** CHALLENGE **
Lay out every line of the listing below as a numbered list, leaving out the blank lines.

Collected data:
####################

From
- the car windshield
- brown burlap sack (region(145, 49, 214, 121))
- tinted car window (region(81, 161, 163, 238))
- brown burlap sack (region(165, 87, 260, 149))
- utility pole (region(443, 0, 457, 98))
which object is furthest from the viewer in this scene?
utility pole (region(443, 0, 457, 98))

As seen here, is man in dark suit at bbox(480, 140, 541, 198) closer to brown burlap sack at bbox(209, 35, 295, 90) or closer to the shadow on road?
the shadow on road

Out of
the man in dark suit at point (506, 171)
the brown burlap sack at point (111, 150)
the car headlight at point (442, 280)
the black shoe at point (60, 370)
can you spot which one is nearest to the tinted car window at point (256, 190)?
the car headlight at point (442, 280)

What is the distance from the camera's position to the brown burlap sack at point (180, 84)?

####################

** ANSWER TO THE TASK **
1. From
2. - the car windshield
3. - brown burlap sack (region(145, 49, 214, 121))
4. - tinted car window (region(81, 161, 163, 238))
5. - brown burlap sack (region(165, 87, 260, 149))
6. - utility pole (region(443, 0, 457, 98))
7. which object is furthest from the viewer in this scene?
8. utility pole (region(443, 0, 457, 98))
9. As seen here, is man in dark suit at bbox(480, 140, 541, 198) closer to brown burlap sack at bbox(209, 35, 295, 90) or closer to the shadow on road?
10. the shadow on road
11. Out of
12. the man in dark suit at point (506, 171)
13. the brown burlap sack at point (111, 150)
14. the car headlight at point (442, 280)
15. the black shoe at point (60, 370)
16. can you spot which one is nearest to the tinted car window at point (256, 190)?
17. the car headlight at point (442, 280)
18. What is the distance from the camera's position to the brown burlap sack at point (180, 84)?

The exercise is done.